- _ÜBUNGSTEXT_

------------------------------------------------

Jubiläum:Feudales Rathaus

Vor hundert Jahren kaufte Ismaning von der Stadt München das örtliche Schloss. 1934 zog die Gemeindeverwaltung ein

Von Sabine Wejsada

Alexander Greulich ist der einzige Schlossherr unter den Bürgermeistern im Landkreis München. Natürlich spricht den SPD-Politiker niemand mit "Seine Durchlaucht" an, und ganz so vornehm wie in längst vergangenen Zeiten geht es im Ismaninger Rathaus auch nicht zu. Die Räumlichkeiten aber sind noch immer herrschaftlich, wer durch die Gänge spaziert, kann zumindest erahnen, dass er in einem früheren Schloss ist. Spätestens beim Besuch des Roten und des Blauen Saals sind dann aber alle Zweifel wie weggeblasen - angesichts der Anmut von Mobiliar, Wand- und Deckenmalereien.

Wer etwas über die Geschichte des Schlosses im Allgemeinen und über den Kauf desselben vor genau 100 Jahren durch die Gemeinde Ismaning im Speziellen erfahren möchte, ist bei Christine Heinz richtig. Am Freitag, 15. November, jährt sich das für den Ort so wichtige Ereignis. Die Leiterin des Schlossmuseums kennt sich ganz genau mit dem historischen Zentrum der Gemeinde aus, und sie ist ihm seit mehr als 20 Jahren verbunden, seitdem sie 1997 dort zu arbeiten anfing.

------------------------------------------------

- _QUELLENANGABEN_
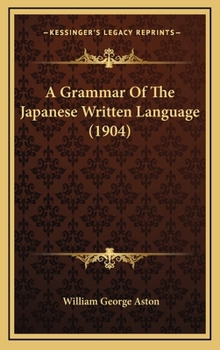 Hardcover A Grammar Of The Japanese Written Language (1904) Book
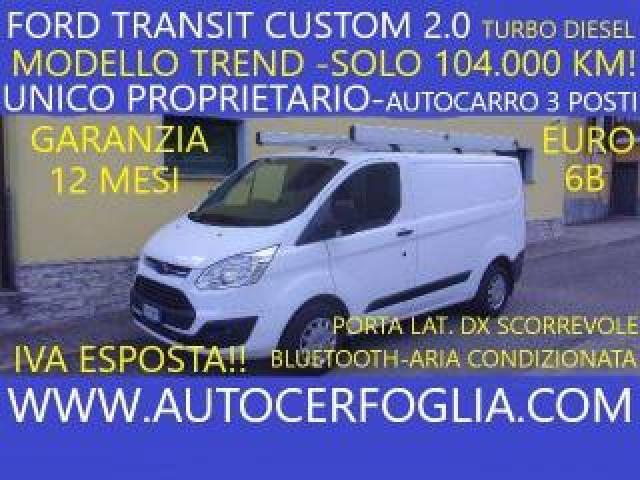 Ford Transit Custom 2.0 Tdci E6-131cv -Unico  Proprietario-!! 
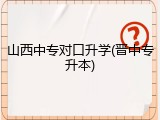 山西中专对口升学(晋中专升本)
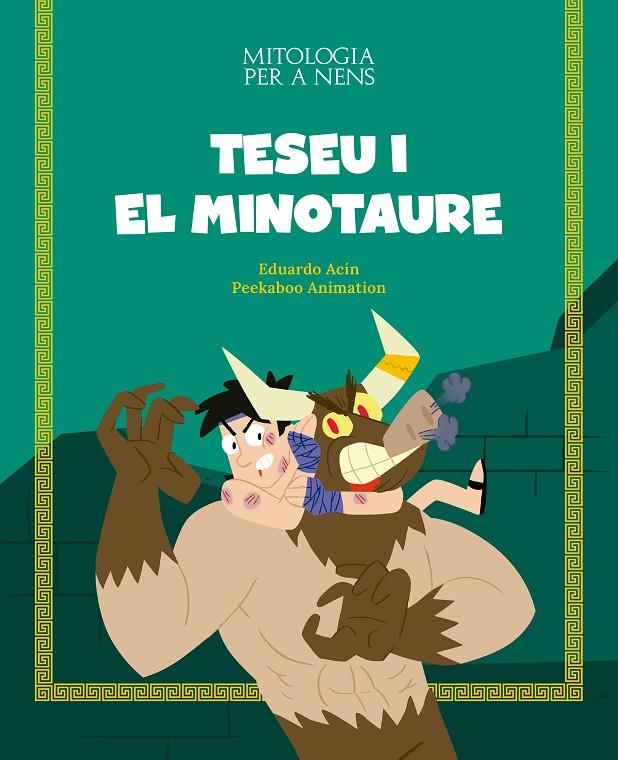 TESEU I EL MINOTAURE | 9788413612461 | ACÍN, EDUARDO ; PEEKABOO ANIMATION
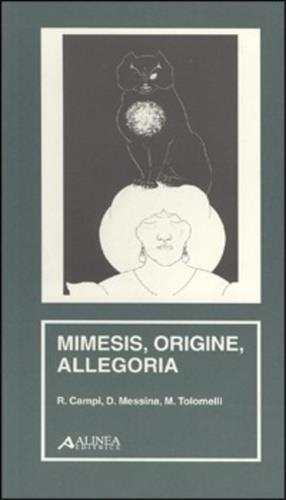 Mimesis, origine, allegoria - Riccardo Campi,D. Messina,M. Tolomelli - copertina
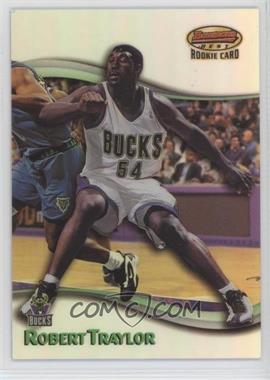 1998-99 Bowman's Best - [Base] - Refractor #106 - Robert Traylor /400 [Noted]
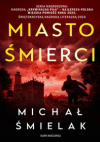 Miasto Śmierci - Michał Śmielak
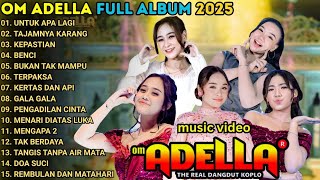 Download lagu OM ADELLA FULL ALBUM TERBARU 2025 || UNTUK APA LAGI - TAJAMNYA KARANG - KEPASTIAN - BENCI  mp3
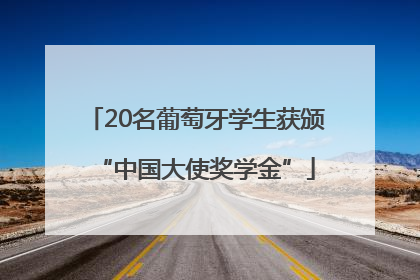 20名葡萄牙学生获颁“中国大使奖学金”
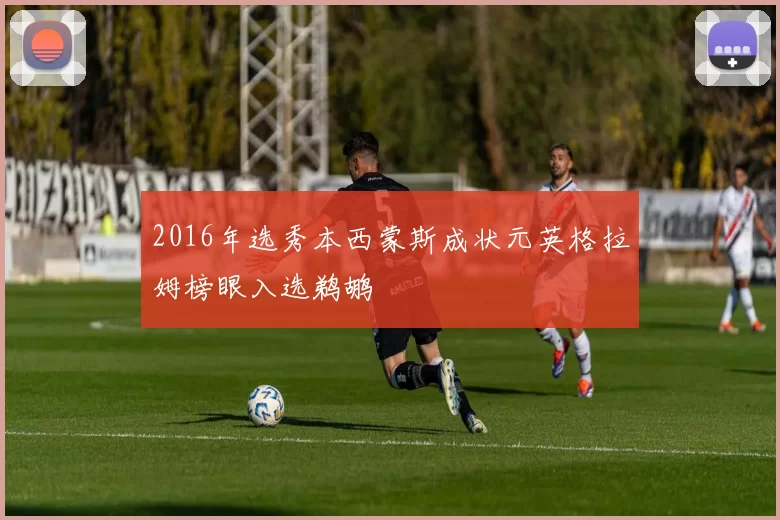 2016年选秀本西蒙斯成状元英格拉姆榜眼入选鹈鹕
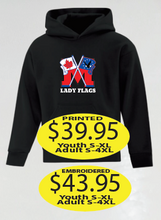 Load image into Gallery viewer, Lady Flags Hoodie with large logo printed or embroidered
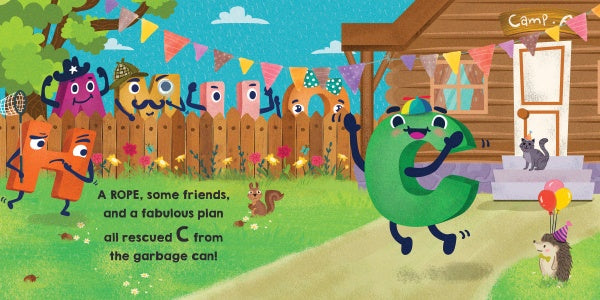 In "C Jumped over Three Pots and a Pan and Landed Smack in the Garbage Can!" by Schiffer Publishing, Ltd., a lively green C leaps with a rope as orange and peach A and N watch, all set amidst party décor outside Camp cabin.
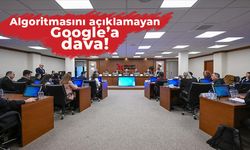 Algoritmasını açıklamayan Google’a dava!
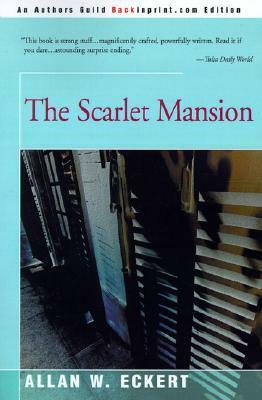 The Scarlet Mansion by Allan W. Eckert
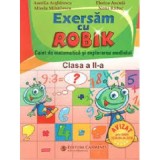 Exersam cu Robik. Caiet de matematica. Clasa a 2-a - Aurelia Arghirescu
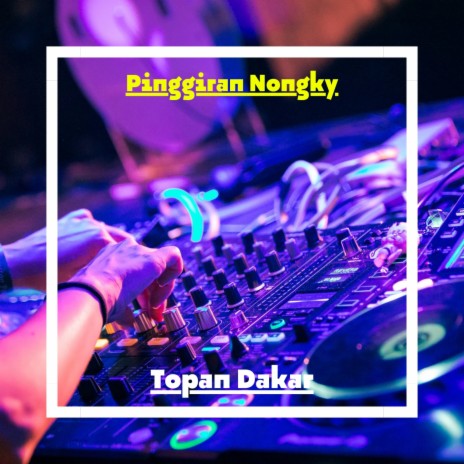 Pinggiran Nongky | Boomplay Music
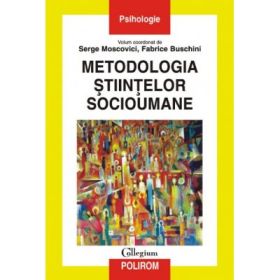 Metodologia stiintelor socioumane - Serge Moscovici, Fabrici Buschini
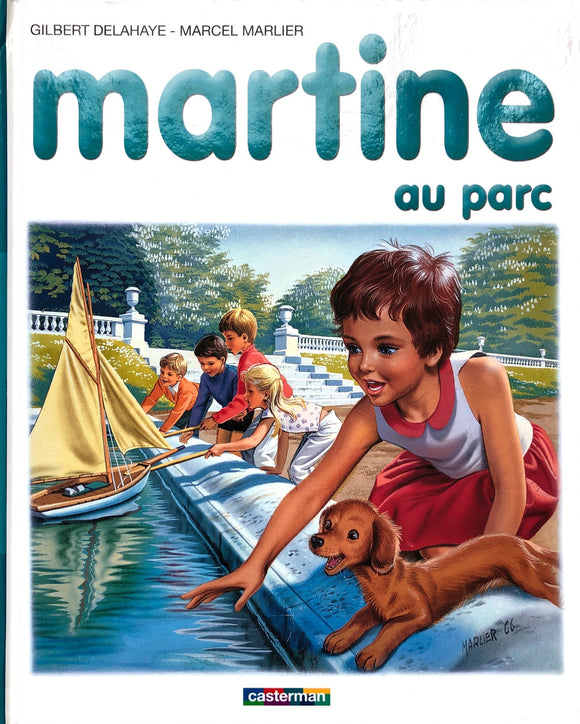 Martine au parc by Gilbert Delahaye - Marcel Marlier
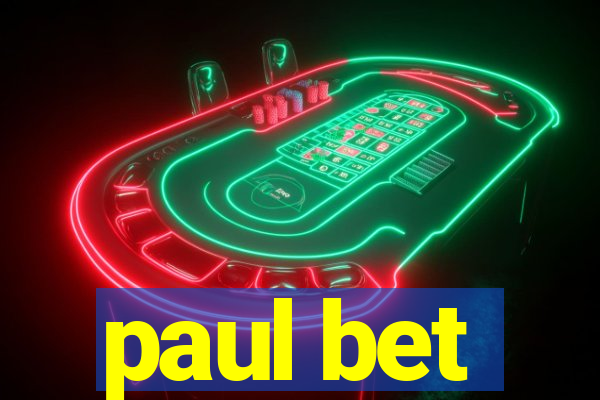 paul bet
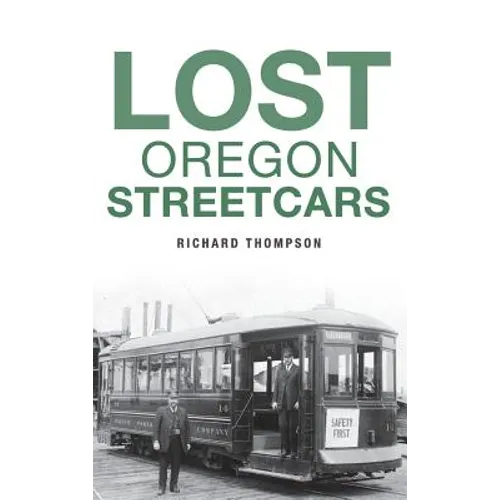 Lost Oregon Streetcars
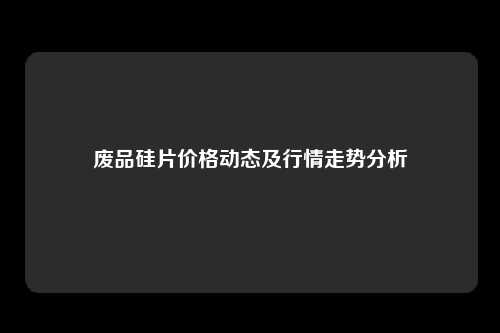 废品硅片价格动态及行情走势分析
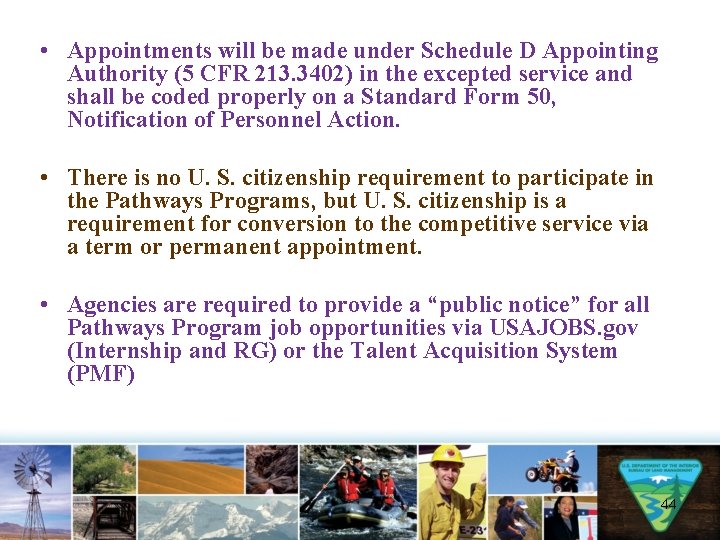  • Appointments will be made under Schedule D Appointing Authority (5 CFR 213.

------------------------------------------------

- _VERSTÄNDNISFRAGEN_
- A) Prüfe, ob die folgenden Aussagen mit dem Text über das Ismaninger Schloss übereinstimmen. Antworte jeweils mit Ja oder Nein und zitiere die entscheidenden Worte.
(i) Die Gemeindeverwaltung bezog das Schloss im Jahr 1934.
(ii) Christine Heinz begann im Jahr 2007, im Schloss zu arbeiten.
(iii) Ismaning erwarb das Schloss vom Freistaat Bayern.
- B) Beantworte anhand des Texts über das Ismaninger Schloss diese Fragen:
(i) Welcher Partei gehört Alexander Greulich an?
(ii) An welchem Tag jährt sich der Kauf des Schlosses?
(iii) Welche Stelle hat Christine Heinz inne?
- C) Setze den Text über das Ismaninger Schloss nach seinem letzten Satz fort.

- _LÖSUNGEN_
- A)
(i) Ja: „1934 zog die Gemeindeverwaltung ein“
(ii) Nein: „seitdem sie 1997 dort zu arbeiten anfing“
(iii) Nein: „kaufte Ismaning von der Stadt München das örtliche Schloss“

- B)
(i) Der SPD.
(ii) Am Freitag, 15. November.
(iii) Sie ist Leiterin des Schlossmuseums.

- C)
Das Kaufinteresse der Gemeinde galt in erster Linie dem Grundstück. Unmittelbar nach Vertragsunterzeichnung machten sich die Ismaninger daran, eine Straße durch den Schlosspark zu bauen. Der Park selbst war früher von hohen Mauern umgeben und nur den Schlossbewohnern zugänglich, nach dem Besitzerwechsel wurde die Anlage peu à peu für die Allgemeinheit geöffnet.

Nach den Worten von Heinz dauerte es aber noch viele Jahrzehnte, bis die Ismaninger sich wirklich trauten, den Schlosspark als den ihren anzunehmen. So richtig geschehen ist das nach der Beobachtung von Heinz erst, nachdem die Gemeinde 2009 zur 1200-Jahr-Feier ihr Dorffest in der historischen Grünanlage veranstaltete. Seitdem gehört der Park offenbar so richtig den Ismaningern. Zuvor hätten die Menschen wohl noch immer zu große Ehrfurcht empfunden, um sich etwa auf die Wiesen zu legen oder mit dem Hund durchzuspazieren.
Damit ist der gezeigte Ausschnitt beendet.